Directions for this task: Please write out exactly the lines that begin at the line containing "How far is the beige" and run to the end of the records.

Information shown:

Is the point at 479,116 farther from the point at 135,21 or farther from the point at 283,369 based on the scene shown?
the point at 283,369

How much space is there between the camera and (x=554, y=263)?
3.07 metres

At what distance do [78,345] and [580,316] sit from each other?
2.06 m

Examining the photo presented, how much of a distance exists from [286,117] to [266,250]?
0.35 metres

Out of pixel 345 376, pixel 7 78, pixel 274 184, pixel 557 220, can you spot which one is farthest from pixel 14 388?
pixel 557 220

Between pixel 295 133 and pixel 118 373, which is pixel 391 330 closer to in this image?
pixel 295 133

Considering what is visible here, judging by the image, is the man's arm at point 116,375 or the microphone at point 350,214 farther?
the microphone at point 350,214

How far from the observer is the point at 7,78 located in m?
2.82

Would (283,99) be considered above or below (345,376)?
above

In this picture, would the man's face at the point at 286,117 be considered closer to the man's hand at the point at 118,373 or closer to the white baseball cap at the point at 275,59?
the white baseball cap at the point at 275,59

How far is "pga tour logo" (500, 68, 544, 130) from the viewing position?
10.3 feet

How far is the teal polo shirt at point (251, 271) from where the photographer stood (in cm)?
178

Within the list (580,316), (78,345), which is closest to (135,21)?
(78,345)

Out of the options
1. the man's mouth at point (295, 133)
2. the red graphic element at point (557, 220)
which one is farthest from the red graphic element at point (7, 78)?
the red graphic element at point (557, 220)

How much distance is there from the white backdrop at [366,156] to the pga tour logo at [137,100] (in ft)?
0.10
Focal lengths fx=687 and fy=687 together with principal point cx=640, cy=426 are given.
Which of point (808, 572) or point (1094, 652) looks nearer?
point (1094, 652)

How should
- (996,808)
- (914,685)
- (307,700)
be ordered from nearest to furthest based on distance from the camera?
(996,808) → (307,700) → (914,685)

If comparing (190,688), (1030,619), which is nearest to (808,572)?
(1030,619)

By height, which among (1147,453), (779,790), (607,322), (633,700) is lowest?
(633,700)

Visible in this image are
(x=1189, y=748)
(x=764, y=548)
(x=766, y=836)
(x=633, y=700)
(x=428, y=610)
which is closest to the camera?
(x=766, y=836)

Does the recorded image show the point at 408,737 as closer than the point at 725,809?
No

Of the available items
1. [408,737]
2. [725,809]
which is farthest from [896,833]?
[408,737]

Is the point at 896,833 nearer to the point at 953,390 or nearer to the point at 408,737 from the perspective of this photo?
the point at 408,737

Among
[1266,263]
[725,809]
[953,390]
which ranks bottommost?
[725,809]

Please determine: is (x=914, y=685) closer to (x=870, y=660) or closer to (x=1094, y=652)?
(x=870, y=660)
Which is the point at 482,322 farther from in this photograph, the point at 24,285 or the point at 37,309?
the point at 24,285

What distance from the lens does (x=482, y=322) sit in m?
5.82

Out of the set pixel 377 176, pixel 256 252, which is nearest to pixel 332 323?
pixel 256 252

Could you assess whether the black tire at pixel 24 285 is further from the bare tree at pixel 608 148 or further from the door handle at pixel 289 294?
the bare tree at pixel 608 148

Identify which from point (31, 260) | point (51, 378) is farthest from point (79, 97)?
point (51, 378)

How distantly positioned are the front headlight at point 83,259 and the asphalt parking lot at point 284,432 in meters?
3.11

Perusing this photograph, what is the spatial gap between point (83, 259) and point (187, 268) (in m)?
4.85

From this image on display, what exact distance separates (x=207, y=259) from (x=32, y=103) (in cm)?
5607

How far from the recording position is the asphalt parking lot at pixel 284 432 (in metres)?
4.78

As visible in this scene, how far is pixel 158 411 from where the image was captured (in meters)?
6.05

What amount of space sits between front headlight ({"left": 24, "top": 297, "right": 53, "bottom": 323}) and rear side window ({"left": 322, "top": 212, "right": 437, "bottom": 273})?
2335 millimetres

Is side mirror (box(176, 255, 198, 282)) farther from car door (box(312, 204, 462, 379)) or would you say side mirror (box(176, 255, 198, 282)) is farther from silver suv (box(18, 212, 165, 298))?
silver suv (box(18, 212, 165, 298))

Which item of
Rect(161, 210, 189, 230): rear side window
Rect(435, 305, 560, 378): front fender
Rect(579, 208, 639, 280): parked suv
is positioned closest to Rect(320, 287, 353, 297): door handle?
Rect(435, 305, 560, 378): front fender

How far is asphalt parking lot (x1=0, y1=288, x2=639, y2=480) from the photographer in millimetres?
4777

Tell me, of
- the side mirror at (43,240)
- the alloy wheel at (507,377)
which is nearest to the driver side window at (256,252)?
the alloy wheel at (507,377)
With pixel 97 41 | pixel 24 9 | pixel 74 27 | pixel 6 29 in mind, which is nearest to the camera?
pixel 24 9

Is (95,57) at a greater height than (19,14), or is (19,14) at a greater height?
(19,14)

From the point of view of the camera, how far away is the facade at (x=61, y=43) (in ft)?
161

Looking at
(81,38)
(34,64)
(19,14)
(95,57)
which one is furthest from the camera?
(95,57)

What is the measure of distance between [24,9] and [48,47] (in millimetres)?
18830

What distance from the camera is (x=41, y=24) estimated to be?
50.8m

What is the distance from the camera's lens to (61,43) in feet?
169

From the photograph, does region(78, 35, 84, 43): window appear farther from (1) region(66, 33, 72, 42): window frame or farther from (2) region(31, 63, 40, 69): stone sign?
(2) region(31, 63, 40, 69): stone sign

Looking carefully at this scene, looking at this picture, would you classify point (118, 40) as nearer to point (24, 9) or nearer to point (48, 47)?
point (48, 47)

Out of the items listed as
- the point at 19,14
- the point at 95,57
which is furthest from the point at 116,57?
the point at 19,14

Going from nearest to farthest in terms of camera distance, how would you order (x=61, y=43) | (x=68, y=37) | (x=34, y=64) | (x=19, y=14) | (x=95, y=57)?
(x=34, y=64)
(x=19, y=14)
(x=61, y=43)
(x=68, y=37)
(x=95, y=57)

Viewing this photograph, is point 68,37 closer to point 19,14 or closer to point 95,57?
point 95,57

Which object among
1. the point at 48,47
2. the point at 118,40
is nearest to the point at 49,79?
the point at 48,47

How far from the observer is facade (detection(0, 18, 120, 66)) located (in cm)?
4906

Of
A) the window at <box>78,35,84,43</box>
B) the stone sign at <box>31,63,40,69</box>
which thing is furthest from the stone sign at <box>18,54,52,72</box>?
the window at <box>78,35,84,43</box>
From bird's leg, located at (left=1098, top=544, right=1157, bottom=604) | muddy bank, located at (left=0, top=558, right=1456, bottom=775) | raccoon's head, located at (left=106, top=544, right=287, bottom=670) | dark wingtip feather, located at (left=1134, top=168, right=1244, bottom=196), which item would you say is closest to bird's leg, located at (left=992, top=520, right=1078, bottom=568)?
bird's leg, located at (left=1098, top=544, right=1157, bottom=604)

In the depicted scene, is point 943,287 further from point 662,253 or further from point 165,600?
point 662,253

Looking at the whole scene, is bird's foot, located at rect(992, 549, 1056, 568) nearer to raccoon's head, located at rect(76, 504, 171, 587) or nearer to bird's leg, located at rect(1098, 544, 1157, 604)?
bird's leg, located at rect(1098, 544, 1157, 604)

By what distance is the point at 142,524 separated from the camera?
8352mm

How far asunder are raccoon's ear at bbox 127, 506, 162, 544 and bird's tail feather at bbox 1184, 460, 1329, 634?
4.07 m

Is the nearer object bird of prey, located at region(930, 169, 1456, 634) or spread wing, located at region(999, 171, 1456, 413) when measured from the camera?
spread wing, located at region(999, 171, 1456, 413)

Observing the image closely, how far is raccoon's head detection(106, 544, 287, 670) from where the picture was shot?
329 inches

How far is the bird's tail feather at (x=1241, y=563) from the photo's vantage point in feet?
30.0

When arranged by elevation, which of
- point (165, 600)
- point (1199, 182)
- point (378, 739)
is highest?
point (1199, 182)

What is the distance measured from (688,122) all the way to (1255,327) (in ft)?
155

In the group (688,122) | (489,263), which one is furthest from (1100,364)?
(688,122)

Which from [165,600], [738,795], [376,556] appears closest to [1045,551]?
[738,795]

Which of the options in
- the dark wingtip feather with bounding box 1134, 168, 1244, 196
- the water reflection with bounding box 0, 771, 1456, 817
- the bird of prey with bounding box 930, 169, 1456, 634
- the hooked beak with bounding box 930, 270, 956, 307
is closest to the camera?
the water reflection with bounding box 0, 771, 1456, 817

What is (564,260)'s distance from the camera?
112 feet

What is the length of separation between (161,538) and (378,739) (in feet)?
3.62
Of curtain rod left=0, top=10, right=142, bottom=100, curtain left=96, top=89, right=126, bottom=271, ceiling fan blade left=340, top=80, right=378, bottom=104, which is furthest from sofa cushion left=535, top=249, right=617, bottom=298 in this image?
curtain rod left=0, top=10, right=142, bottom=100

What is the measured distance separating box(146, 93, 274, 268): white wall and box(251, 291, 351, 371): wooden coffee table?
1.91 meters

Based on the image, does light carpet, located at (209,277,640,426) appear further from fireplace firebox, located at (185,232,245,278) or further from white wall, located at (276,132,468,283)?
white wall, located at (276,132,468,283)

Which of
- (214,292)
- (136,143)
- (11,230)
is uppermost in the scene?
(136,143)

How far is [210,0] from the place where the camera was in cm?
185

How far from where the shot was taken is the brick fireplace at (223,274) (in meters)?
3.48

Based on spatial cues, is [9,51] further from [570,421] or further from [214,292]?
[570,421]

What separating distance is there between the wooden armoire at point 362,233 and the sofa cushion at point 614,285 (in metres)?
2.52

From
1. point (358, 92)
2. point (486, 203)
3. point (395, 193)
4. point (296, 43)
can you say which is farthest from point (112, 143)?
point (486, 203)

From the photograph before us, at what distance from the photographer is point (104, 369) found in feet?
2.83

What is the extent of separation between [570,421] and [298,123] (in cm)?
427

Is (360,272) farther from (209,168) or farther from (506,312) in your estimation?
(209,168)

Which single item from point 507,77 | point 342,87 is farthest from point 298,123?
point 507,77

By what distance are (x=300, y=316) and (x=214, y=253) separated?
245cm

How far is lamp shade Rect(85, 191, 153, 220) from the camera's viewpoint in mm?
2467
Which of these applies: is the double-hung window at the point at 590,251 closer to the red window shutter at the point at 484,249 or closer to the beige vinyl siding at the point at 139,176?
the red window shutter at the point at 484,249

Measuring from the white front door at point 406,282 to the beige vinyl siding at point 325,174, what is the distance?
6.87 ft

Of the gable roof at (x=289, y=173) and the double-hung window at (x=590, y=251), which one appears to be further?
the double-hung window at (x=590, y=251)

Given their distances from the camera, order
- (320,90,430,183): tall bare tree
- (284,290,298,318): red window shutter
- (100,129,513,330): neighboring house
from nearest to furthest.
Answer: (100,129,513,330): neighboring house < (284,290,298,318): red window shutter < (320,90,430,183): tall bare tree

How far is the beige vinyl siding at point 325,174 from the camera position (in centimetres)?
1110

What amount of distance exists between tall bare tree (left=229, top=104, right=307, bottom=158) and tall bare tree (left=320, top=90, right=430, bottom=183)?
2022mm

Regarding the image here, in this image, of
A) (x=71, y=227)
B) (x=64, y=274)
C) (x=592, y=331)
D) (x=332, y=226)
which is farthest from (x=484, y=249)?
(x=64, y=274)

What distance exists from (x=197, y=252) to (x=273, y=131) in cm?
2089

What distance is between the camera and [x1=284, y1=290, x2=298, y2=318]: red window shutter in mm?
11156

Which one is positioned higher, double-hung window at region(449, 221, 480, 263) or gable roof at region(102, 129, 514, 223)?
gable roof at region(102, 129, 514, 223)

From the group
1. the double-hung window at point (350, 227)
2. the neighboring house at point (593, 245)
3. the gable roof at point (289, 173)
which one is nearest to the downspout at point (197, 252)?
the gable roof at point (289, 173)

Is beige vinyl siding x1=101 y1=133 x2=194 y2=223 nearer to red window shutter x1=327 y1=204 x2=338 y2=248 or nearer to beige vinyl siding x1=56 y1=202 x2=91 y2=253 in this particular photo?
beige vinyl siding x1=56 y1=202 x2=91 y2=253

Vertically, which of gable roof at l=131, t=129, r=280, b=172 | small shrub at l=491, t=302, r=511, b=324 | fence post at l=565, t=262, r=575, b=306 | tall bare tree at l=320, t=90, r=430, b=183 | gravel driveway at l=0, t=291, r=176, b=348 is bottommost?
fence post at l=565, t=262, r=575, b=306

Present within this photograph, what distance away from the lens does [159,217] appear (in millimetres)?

The response:
How far is the beige vinyl siding at point 325,174 from the camera position (in centimetres)?
1110

What amount of distance exists between tall bare tree (left=229, top=104, right=307, bottom=158) and tall bare tree (left=320, top=90, right=430, bottom=183)?
2022mm

Regarding the image here, in this image, of
A) (x=71, y=227)
B) (x=64, y=274)
C) (x=592, y=331)
D) (x=332, y=226)
which is farthest from (x=484, y=249)?
(x=64, y=274)

What distance exists from (x=197, y=252) to (x=273, y=131) in cm?
2089

What distance is between the camera and [x1=284, y1=290, x2=298, y2=318]: red window shutter in mm?
11156

Which one is positioned higher, double-hung window at region(449, 221, 480, 263) or gable roof at region(102, 129, 514, 223)?
gable roof at region(102, 129, 514, 223)

From the group
1. the double-hung window at point (350, 227)
2. the neighboring house at point (593, 245)
3. the gable roof at point (289, 173)
which one is nearest to the downspout at point (197, 252)?
the gable roof at point (289, 173)

Is beige vinyl siding x1=101 y1=133 x2=194 y2=223 nearer to red window shutter x1=327 y1=204 x2=338 y2=248 or nearer to beige vinyl siding x1=56 y1=202 x2=91 y2=253 in this particular photo?
beige vinyl siding x1=56 y1=202 x2=91 y2=253

Vertically, which of gable roof at l=131, t=129, r=280, b=172 | small shrub at l=491, t=302, r=511, b=324 | fence post at l=565, t=262, r=575, b=306 | tall bare tree at l=320, t=90, r=430, b=183 | gravel driveway at l=0, t=291, r=176, b=348 is bottommost?
fence post at l=565, t=262, r=575, b=306

Present within this photograph, what distance away from the lens does [159,217] appear (in millimetres)?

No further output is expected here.